Help To Buy - why politics, again, isn't the way to run things

It was never a very sensible scheme to start with:

The government's Help to Buy scheme is facing the axe amid concerns it is helping wealthier households and pushing up house prices.

The Telegraph understands that ministers are planning a “fundamental review” of the policy that could see it replaced with a scheme that is "more targeted on those it is meant to be helping."

Subsidising the purchase of something you've already decided is too expensive is not the way to do it. For you're just adding more money to the flow chasing that already too expensive thing.

And yet it was done - why? Because political pressure to do something and logic to do the right thing aren't - as we can note - the same thing. House prices were/are such that people find it very difficult to get on the ladder. Reducing the price to be paid would help but that might mean confronting one or other shibboleth.
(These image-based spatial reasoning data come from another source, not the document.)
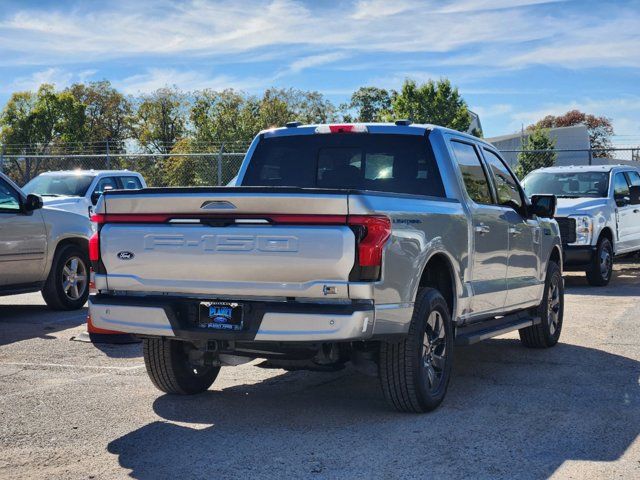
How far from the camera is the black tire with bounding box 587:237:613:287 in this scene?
1485 centimetres

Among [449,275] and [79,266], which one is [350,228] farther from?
[79,266]

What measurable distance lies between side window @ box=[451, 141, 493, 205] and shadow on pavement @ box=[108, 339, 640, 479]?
1480 millimetres

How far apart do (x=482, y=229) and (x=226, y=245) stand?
2484 mm

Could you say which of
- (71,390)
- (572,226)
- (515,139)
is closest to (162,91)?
(515,139)

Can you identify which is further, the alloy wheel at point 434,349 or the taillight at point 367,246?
the alloy wheel at point 434,349

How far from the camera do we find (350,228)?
535 cm

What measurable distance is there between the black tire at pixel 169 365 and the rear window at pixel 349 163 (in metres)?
1.69

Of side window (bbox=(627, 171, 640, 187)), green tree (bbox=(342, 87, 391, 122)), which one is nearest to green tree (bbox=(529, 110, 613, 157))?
green tree (bbox=(342, 87, 391, 122))

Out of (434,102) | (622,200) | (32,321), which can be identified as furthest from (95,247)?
(434,102)

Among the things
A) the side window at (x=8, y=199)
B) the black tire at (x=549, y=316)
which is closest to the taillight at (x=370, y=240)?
the black tire at (x=549, y=316)

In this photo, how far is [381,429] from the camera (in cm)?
580

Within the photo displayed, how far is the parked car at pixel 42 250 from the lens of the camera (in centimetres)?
1110

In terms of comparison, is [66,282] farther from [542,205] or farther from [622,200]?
[622,200]

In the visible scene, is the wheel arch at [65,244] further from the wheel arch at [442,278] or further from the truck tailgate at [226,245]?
the wheel arch at [442,278]
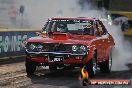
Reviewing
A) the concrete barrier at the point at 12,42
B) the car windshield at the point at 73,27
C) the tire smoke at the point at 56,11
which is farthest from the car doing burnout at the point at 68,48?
the tire smoke at the point at 56,11

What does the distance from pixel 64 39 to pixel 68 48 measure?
0.36 m

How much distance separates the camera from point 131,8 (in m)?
24.2

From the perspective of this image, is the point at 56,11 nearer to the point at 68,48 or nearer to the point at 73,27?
the point at 73,27

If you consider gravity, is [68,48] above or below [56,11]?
above

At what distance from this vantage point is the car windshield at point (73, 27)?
1185cm

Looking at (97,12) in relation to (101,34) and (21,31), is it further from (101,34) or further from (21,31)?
(101,34)

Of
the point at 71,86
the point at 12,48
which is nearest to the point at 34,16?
the point at 12,48

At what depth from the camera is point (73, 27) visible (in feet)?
39.3

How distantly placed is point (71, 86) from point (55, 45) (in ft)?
4.83

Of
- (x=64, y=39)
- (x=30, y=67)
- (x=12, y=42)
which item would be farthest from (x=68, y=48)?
(x=12, y=42)

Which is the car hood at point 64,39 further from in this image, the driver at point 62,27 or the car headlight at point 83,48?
the driver at point 62,27

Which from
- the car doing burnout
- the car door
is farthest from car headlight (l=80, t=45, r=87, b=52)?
the car door

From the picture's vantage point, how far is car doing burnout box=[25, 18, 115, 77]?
10.8 metres

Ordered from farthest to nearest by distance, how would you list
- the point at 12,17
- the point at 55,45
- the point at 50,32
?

Like allowing people to build houses people want to live in where they'd like to live instead of where the planners damn well tell them to.

Thus we get policy which not just doesn't quite address the justificatory problem given but is entirely counter-productive.

The point being that politics isn't a good way to be managing things. For what bubbles to the top of that political do something list, what politics suggests, or allows to, be done,  tends not to be what either needs or should be done. Better instead to use politics to decide that absolute minimum of things which can only be dealt with in that manner and leave the rest of life to us the people to deal with in a very much less inefficient manner.